PRESS RELEASE
DEBORAH BELL - Mother Land
Feb 8 – Apr 6, 2024
Mother Land
‘Where I come from, it’s a long thin thread. Across an ocean, down a river of red.” Laurie Anderson
Over 12 000 kilometres, and a patchy Zoom call between Johannesburg and Waiheki Island off the Auckland coast, Deborah Bell describes her move from South Africa to live in New Zealand at the start of the Covid pandemic.
“I was very aware that I was flying from one of the most stable land masses to this oceanic outcrop. The shift from the solid to this watery world emerging from the sea really stuck with me. Plus, I’d travelled to what is basically the opposite side of the globe”, she says.
Three years on, and it’s impossible to consider Bell’s most recent mixed media works without taking this seismic relocation into account. They are, to a point, a visual account of this resettlement and the impact it has had on her life.
The sense of a journey is not a new one in Bell’s work. The movement between mortality and immortality and the earthly and spiritual realms, for example, recur in her work over decades. Likewise, as in the monumental Crossing I, Meditation Charioteer I & II, and Heiros Gamos sculptures, she portrays seekers of meaning as travellers on boats or chariots.
Now, the voyage she’s responding to is literal, but it’s also interlaced with a delving into her own history. It is a meditation on her own story, and bloodline.
Bell’s mother was a New Zealander who came to Southern Africa in early adulthood and established a life on the continent. Decades later, the daughter has returned to the land of her mother.
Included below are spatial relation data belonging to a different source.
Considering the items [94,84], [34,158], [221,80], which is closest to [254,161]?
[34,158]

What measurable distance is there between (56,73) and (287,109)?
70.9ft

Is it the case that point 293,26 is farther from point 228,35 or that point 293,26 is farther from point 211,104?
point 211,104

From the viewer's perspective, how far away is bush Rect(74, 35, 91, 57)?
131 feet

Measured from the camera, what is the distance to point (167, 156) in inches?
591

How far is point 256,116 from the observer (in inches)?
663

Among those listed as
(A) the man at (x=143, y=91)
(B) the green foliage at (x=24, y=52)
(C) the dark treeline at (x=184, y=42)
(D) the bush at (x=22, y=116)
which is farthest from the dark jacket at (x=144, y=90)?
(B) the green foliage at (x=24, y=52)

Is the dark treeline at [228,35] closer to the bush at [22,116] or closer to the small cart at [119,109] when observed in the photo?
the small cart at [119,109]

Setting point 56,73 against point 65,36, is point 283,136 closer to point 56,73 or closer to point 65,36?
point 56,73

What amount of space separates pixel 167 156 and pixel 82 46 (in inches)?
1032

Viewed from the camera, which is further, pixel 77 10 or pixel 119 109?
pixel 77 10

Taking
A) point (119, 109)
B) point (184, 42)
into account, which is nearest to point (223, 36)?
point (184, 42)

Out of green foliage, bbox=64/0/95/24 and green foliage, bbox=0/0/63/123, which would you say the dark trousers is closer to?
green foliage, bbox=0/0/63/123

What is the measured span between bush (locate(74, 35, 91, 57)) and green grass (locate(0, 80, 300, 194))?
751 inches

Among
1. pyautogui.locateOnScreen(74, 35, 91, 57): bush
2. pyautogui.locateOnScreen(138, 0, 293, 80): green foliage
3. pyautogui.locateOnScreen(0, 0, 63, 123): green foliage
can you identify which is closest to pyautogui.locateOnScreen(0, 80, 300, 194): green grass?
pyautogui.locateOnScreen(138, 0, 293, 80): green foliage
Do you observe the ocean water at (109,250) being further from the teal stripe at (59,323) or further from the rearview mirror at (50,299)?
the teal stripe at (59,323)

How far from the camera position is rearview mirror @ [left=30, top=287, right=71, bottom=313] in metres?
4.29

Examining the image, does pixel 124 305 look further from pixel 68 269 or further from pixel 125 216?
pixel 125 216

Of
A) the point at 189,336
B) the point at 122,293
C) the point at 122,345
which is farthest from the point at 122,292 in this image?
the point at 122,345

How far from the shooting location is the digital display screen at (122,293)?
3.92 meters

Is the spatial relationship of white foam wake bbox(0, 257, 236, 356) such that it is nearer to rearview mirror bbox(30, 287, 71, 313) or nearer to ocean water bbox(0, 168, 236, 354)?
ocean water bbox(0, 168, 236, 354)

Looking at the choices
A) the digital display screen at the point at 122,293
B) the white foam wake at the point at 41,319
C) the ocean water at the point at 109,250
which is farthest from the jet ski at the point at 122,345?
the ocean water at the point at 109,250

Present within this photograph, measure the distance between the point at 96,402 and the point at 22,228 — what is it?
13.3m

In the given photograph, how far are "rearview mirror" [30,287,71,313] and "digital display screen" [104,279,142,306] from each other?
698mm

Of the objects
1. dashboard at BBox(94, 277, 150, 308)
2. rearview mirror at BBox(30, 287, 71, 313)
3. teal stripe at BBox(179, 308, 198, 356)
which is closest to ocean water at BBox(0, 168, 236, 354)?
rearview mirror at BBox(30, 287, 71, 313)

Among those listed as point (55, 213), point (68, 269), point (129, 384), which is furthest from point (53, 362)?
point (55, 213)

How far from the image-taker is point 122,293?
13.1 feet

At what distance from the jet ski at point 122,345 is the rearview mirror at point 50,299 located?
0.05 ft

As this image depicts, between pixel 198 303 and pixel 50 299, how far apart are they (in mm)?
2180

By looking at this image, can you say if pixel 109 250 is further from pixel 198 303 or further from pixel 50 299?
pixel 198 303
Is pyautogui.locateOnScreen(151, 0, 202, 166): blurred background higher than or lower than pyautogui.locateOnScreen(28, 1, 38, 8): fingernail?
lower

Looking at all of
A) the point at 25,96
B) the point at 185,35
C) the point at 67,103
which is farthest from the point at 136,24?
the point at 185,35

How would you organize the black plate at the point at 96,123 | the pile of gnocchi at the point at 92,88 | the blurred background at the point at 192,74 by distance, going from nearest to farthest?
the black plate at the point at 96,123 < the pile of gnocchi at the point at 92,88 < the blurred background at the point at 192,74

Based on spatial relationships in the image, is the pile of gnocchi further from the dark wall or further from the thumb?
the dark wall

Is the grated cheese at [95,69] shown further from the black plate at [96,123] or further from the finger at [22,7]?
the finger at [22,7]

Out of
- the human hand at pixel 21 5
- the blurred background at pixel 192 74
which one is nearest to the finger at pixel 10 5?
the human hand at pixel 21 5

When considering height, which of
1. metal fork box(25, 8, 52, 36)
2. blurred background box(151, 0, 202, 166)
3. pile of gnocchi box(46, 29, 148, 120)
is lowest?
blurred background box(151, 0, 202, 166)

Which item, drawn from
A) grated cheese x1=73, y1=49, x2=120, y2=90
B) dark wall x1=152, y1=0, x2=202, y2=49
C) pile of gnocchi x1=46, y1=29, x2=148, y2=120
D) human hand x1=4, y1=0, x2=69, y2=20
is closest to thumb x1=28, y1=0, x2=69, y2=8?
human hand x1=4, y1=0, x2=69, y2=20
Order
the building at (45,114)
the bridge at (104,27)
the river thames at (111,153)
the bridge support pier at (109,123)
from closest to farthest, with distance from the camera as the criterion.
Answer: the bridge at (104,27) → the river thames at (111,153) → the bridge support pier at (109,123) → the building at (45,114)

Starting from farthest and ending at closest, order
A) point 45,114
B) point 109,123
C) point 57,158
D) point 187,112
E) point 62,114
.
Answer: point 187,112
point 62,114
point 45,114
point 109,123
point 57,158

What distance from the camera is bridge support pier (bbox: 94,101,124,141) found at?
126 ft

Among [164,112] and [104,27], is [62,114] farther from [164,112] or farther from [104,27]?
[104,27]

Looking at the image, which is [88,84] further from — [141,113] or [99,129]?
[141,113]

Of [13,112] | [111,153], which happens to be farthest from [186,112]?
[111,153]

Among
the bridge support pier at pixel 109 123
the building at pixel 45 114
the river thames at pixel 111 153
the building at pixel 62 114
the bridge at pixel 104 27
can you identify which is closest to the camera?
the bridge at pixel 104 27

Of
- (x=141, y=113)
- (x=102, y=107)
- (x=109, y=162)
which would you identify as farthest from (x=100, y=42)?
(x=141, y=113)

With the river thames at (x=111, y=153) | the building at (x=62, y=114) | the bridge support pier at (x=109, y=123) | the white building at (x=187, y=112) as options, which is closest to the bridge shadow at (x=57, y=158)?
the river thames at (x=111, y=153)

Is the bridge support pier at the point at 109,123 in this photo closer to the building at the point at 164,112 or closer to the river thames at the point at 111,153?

Majestic indigenous Pohutukawa trees, cliff faces dropping off into undulating water –references to Bell’s new home indicate New Zealand’s influence on her mind. But as she says, it’s the culture and ways of being that have impacted on her too. “There is a MÄori custom, Pepeha, in which you introduce yourself according to the mountain and river closest to where you come from”, she explains. “You also identify your tribe, your family name and even the canoe or waka on which you came to the island. When I first arrived, I introduced myself in this way, but used my artworks instead.” These included Crossing I, which featured a man and a dog in a canoe, and Debre (forgiveness), a monolithic mountain of a work.
“I’m constantly reminded of the line in Laurie Anderson’s song Speak my Language”, says Bell. In it the American musician says, ‘Where I come from, it’s a long thin thread – across an ocean, down a river of red’. It’s that sense of the journey down a river of red being my bloodline. I was crossing the ocean back to my mother.”
The works in Mother Land continue to allude to the broader sense of the ancient, archetypes, and recurring motifs that play on Bell’s mind. Those familiar with her work will recognise the sphinx, keys and red shoes revealing themselves again in these cotton paper pieces. The geisha is a new addition to this symbolic lexicon. Of this Bell says, “the trees hanging over cliffs plunging into cold water here, made me think of Japan. The geishas and connection to Japanese landscapes came from that, but they’re also juxtaposed with baobabs – a sign of my other home and ancient Africa.”
It's a poignant inclusion and one that hints at the fact that Bell is in flux between two worlds. “South Africa is my motherland, but New Zealand is the land of my mother. She was born there though lived a huge portion of her life in South Africa too”, she notes. “I need see whether maybe I can have a life in both places. Africa has a heartbeat. It's a doof, doof, doof, a sense of rhythm, a sense of love. I realise that in some way both these places are indelibly in my blood.”